Just like with the iPad Air, the home button looks the same as on earlier models. Normally this might not be worth pointing out, but in this case it's significant because it means Touch ID (aka the iPhone fingerprint sensor) remains exclusive to the iPhone 5s. Whether this is due to supply constraints or it's something Apple doesn't think iPad users want, the company isn't saying. Still, we've enjoyed Touch ID on the 5s and can't wait to see it eventually implemented in iPads.
High-resolution displays are a must-have on premium tablets these days -- since inexpensive devices like the Nexus 7 offer beautiful panels with 1,920 x 1,200 resolution, we're happy to see the mini's screen get a much-needed bump to Retina status. By the numbers, the mini features a 2,048 x 1,536 display and boasts a pixel density of 324 pixels per inch. In comparison, this is twice the density of the original mini's 163 ppi. What's more, the new mini has the same exact resolution as the iPad Air, but because the Air's screen is larger, it has a lower pixel density of 264 ppi. The mini also matches the Nexus 7's pixel density, even with a screen that's an inch larger.
Even though numbers don't always match up with user experience, they're quite telling here. The 1,024 x 768 display on last year's model wasn't horrible, but our tired eyes were yearning for a nicer experience for consuming photos and video, and reading text. As you might expect, doubling up the pixel density is not only easily noticeable; it's also refreshing. High-definition videos look glorious; fonts have never looked sharper; and images that show fantastic details on the new mini simply look fuzzy on the old mini. There's very little difference in color reproduction however, but then again, it was already pretty good on last year's model, so we're quite happy with the results. All told, this is one of the best displays we've seen on a tablet.
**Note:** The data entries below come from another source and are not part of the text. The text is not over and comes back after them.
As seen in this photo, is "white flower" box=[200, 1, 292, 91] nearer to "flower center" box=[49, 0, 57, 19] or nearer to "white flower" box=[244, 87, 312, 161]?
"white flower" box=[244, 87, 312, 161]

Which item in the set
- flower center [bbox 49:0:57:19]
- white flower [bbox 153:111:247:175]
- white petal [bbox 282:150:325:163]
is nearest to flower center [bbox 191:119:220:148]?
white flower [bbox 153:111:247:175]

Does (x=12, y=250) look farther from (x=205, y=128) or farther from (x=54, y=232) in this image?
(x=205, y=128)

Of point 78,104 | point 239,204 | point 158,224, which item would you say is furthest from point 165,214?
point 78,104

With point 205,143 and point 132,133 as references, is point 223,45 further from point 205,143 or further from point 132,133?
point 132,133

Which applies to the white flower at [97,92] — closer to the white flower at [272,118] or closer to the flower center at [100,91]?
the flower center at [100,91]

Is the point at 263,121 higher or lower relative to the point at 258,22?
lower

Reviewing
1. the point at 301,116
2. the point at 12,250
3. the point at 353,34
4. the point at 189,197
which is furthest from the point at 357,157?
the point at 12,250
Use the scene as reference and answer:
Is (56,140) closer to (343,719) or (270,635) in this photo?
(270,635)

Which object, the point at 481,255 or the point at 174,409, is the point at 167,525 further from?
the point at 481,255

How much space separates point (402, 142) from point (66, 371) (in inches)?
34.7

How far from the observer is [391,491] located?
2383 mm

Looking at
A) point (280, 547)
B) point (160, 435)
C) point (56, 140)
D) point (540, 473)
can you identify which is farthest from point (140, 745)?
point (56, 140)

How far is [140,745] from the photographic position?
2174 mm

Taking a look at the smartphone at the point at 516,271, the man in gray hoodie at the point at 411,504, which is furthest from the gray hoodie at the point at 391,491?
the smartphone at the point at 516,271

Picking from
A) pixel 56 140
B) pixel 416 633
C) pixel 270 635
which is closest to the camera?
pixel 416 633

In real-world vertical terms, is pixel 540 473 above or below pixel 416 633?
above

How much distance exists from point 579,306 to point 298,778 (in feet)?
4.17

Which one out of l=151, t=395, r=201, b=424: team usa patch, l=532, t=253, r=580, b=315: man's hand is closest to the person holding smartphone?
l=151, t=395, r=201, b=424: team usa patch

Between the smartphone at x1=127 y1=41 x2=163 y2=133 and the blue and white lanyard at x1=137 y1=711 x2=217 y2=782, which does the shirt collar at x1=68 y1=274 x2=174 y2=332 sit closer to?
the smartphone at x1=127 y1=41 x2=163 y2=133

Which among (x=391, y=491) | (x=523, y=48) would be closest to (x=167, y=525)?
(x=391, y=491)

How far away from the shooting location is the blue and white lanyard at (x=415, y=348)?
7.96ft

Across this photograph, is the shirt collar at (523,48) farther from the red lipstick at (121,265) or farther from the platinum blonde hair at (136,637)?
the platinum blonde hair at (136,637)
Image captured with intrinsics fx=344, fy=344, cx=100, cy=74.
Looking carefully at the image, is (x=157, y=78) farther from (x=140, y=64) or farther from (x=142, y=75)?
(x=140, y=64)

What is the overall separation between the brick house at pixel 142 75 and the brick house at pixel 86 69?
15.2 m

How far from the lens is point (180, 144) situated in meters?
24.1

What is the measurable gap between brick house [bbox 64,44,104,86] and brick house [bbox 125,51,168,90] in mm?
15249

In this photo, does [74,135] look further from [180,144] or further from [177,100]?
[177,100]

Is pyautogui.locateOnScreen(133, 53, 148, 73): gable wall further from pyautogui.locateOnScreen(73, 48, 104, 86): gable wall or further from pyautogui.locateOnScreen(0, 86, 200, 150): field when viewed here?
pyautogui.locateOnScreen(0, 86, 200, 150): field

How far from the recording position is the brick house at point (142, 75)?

Though our unit came with iOS 7.0.3 preloaded, Apple pushed an update to version 7.0.4 while we were working on this review. Since it's a simple bug fix, the user interface remains unchanged. In general, though, you'll notice slight improvements in the overall user experience thanks to the faster A7 chip and M7 coprocessor. We'll discuss those points later in the review.
Imaging is another area where the new iPad mini and the iPad Air share identical components. Heck, the 5-megapixel f/2.4 rear-facing camera was used on the previous-gen mini as well, which tells us that Apple doesn't believe people care about taking professional-quality photos with their tablets. Even if people aren't swapping out their point-and-shoots in favor of a tablet, however, Apple has a knack for making its picture-taking experience a relatively stress-free one. No worrying about tweaking manual settings or waiting several seconds to take the shot; the user interface is simple and the shutter lag is quite minimal compared to most other devices. Most importantly, the results are surprisingly good for a tablet -- pictures are reasonably detailed with accurate colors, and they look fantastic on the mini's Retina display. The camera doesn't handle low-light conditions particularly well, and there's no LED flash to rescue you either, but still, it meets our expectations.